### What to produce
Below are records. Count every line containing the word "site" and give the number alone.

Material provided START

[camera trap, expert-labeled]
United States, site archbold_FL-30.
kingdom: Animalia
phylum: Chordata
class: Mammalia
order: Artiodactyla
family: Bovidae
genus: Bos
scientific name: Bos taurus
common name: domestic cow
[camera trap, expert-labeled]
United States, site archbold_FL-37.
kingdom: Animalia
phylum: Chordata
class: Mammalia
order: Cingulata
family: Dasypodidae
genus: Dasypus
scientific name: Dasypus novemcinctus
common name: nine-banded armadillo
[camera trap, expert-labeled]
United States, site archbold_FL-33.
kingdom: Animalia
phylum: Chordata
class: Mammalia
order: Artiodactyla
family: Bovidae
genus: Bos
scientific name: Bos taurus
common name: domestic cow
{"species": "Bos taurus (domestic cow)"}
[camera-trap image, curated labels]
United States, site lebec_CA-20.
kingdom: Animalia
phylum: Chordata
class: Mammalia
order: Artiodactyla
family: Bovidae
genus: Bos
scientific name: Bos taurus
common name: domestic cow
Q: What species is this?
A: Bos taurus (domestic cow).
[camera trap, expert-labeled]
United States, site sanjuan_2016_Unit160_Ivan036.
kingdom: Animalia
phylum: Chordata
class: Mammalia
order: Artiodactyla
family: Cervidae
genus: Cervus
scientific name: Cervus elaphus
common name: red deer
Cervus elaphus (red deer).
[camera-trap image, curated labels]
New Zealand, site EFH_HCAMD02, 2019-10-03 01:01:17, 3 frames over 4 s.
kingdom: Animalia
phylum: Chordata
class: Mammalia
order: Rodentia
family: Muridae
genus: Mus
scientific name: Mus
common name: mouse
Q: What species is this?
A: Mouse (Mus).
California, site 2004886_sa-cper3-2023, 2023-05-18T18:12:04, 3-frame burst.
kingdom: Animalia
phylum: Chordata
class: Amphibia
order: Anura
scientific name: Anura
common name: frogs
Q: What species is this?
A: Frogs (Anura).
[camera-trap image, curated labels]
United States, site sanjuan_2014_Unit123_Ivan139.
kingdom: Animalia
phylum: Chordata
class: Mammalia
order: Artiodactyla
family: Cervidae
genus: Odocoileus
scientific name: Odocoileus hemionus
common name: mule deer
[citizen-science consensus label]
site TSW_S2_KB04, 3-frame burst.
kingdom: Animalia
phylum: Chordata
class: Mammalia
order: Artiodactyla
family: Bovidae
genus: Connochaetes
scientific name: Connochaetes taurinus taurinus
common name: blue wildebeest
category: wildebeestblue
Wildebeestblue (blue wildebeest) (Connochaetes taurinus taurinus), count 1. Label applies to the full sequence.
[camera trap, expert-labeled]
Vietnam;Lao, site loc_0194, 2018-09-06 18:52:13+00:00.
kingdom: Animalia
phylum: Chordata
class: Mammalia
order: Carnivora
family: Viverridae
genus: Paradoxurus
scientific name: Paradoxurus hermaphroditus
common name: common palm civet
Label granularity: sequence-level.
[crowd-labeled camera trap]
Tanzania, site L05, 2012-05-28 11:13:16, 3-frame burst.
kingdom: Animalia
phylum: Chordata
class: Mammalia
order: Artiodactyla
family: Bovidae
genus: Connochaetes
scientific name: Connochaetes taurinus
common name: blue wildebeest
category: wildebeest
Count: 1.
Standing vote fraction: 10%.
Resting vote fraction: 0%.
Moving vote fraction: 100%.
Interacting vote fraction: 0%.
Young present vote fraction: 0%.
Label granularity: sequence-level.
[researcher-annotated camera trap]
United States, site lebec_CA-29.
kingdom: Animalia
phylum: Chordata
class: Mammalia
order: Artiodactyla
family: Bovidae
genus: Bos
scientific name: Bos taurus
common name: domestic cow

Material provided END

### Written reply
12